• [CHALLENGE 1]:
Answer these questions about the visualization homework page:
(a) What day and time is the homework due?
(b) How many words should the blog post have?
(c) Which years does the fueleconomy data cover?

• [PAGE]:

##########

Marianna Zhang

This homework is due by Tuesday, January 15th, 8:00pm.

Upload a zipped folder to Canvas called 1-visualization_homework.zip which contains three files:
• 1-visualization_homework.Rmd
• 1-visualization_homework.html
• 1-visualization_homework.pdf

Instructions

In this homework, you’ll write a short blog post about a data set. Your goal is to tell us something interesting using a well-crafted, thoughtfully-prepared data graphic. One data graphic should suffice, but you may include more if you choose (not more than 3 though). Feel free to make plots with multiple panels by using the patchwork package we’ve discussed (or one of the alternatives such as cowplot).

Your blog post should be short (between 100 and 500 words). We envision an introductory paragraph that explains your findings and provides some context to your data, the data graphic(s), and then a caption-like paragraph providing more detail about what to look for in the data graphic and how to interpret it. That is it. You will not earn more points by including more words or data graphics. What we are looking for is something that is insightful and well-crafted.

Here are some examples of articles that are similar in spirit to yours. Most of these are much longer than yours will be, but the idea is similar: use a good data graphic to tell us something we don’t already know.

Data

You are free to use whatever data you want. However, the purpose of this exercise is to learn how to make good plots – not to wrangle data (we’ll do that next). So we don’t want you to spend much time wrangling data. There are perfectly good data sets available through R packages that are already well-curated. Here is a list of packages with data sets.

fivethirtyeight: provides access to data sets that drive many articles on FiveThirtyEight
nycflights13: data about flights leaving from the three major NYC airports in 2013
NHANES: Data from the US National Health and Nutrition Examination Study
Lahman: comprehensive historical archive of major league baseball data
fueleconomy: fuel economy data from the EPA, 1985–2015
datasets: package that contains a large number of data sets

For example, to take a look at the datasets in the fivethirtyeight package, you can do the following:

# install the package 
install.packages("fivethirtyeight") 

# load the package 
library("fivethirtyeight")

# take a look at the data sets that come with the package
data(package = "fivethirtyeight")

# take a look at the help file to get more information about the different data sets (not 
# all packages have help files)
help("fivethirtyeight")

# the "fivethirtyeight" provides a detailed overview over the different data sets with 
# this command
vignette("fivethirtyeight", package = "fivethirtyeight")

# to load a particular data set (e.g. US_births_2000_2014, replace with the name of the 
# data set you'd liked to load) into your environment, run the following 
df.data = bechdel

Note that I’ve set the code chunk option for the code block above to eval=FALSE. Thi way, the code is not evaluated. You can find out more about the different chunk options here.

Women to Watch (Out) For: Visualizations of the Representation of Women in Film

Load packages

Add the package with the data set that you’d like to load below.

library("knitr")
library("tidyverse")
library("fivethirtyeight")

##########

Spatial questions tied to pictures:
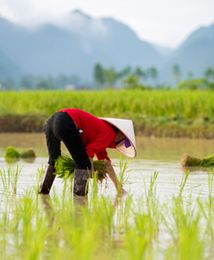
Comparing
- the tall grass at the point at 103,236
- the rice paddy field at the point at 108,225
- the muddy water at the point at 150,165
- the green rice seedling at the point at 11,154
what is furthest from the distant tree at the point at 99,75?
the tall grass at the point at 103,236

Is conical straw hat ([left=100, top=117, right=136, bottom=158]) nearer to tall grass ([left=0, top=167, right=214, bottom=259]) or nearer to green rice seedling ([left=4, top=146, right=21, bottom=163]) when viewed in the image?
tall grass ([left=0, top=167, right=214, bottom=259])

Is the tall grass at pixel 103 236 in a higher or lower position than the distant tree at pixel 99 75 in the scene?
lower

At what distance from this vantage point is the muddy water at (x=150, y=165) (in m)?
7.40

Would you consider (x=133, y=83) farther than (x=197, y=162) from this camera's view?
Yes

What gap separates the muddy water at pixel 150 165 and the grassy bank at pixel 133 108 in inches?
31.6

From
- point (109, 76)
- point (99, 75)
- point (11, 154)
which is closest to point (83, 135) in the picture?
point (11, 154)

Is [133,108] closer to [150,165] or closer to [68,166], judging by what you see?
[150,165]

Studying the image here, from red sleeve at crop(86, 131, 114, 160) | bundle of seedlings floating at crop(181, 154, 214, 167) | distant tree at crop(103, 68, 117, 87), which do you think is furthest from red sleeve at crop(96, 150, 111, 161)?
distant tree at crop(103, 68, 117, 87)

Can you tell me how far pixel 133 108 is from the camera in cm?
1847

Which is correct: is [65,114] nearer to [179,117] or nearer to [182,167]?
[182,167]

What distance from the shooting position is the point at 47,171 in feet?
22.6

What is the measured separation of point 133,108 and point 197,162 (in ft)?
29.0

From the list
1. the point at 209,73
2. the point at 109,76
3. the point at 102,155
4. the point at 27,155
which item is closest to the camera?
the point at 102,155

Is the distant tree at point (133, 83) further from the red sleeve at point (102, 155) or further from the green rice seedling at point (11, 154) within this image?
the red sleeve at point (102, 155)
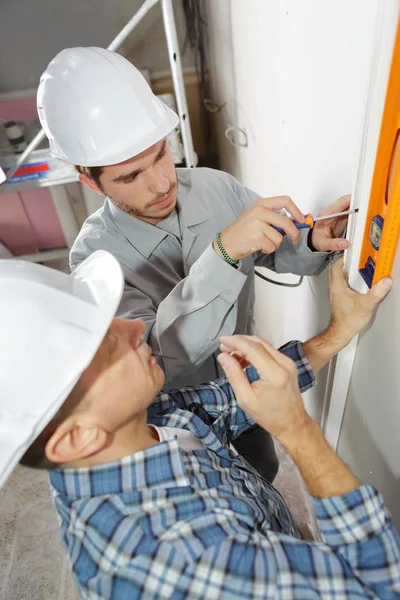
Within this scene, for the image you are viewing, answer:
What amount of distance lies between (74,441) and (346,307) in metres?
0.55

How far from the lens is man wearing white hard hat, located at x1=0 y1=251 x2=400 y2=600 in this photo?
0.55 m

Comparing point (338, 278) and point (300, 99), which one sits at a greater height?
point (300, 99)

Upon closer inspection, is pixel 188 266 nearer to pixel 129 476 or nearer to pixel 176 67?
pixel 129 476

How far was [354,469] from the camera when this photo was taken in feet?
3.73

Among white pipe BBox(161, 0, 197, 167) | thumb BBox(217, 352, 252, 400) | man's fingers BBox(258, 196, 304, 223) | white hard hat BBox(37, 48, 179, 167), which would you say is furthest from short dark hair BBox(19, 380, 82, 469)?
white pipe BBox(161, 0, 197, 167)

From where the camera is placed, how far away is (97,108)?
101 centimetres

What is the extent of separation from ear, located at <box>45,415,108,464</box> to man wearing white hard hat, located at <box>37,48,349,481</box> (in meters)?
0.33

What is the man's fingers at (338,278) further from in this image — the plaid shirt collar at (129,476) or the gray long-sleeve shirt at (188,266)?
the plaid shirt collar at (129,476)

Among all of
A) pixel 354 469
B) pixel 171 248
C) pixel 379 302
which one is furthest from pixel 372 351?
pixel 171 248

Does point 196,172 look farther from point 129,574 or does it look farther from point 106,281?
point 129,574

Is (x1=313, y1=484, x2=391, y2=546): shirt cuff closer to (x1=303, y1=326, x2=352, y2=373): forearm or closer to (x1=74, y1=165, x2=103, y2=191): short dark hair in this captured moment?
(x1=303, y1=326, x2=352, y2=373): forearm

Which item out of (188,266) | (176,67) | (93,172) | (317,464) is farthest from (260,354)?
(176,67)

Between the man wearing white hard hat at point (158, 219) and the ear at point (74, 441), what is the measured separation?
1.07 feet

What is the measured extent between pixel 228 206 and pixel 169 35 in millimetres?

##########

• [CHALLENGE 2]: Render the stretch of the listing from the line containing "What is the extent" through the end of the listing as a JSON list of strings, one string per line, leaving out blank lines.

• [TASK OUTPUT 1]:
(a) Tuesday, January 15th, 8:00pm
(b) Between 100 and 500 words
(c) 1985–2015

• [TASK OUTPUT 2]:
[
  "What is the extent of separation from ear, located at <box>45,415,108,464</box> to man wearing white hard hat, located at <box>37,48,349,481</box> (in meters)?",
  "0.33",
  "What is the man's fingers at (338,278) further from in this image — the plaid shirt collar at (129,476) or the gray long-sleeve shirt at (188,266)?",
  "the plaid shirt collar at (129,476)",
  "Among all of",
  "A) pixel 354 469",
  "B) pixel 171 248",
  "C) pixel 379 302",
  "which one is furthest from pixel 372 351?",
  "pixel 171 248",
  "Does point 196,172 look farther from point 129,574 or does it look farther from point 106,281?",
  "point 129,574",
  "Is (x1=313, y1=484, x2=391, y2=546): shirt cuff closer to (x1=303, y1=326, x2=352, y2=373): forearm or closer to (x1=74, y1=165, x2=103, y2=191): short dark hair in this captured moment?",
  "(x1=303, y1=326, x2=352, y2=373): forearm",
  "Which item out of (188,266) | (176,67) | (93,172) | (317,464) is farthest from (260,354)?",
  "(176,67)",
  "Between the man wearing white hard hat at point (158, 219) and the ear at point (74, 441), what is the measured separation?",
  "1.07 feet",
  "What is the measured extent between pixel 228 206 and pixel 169 35 in millimetres?"
]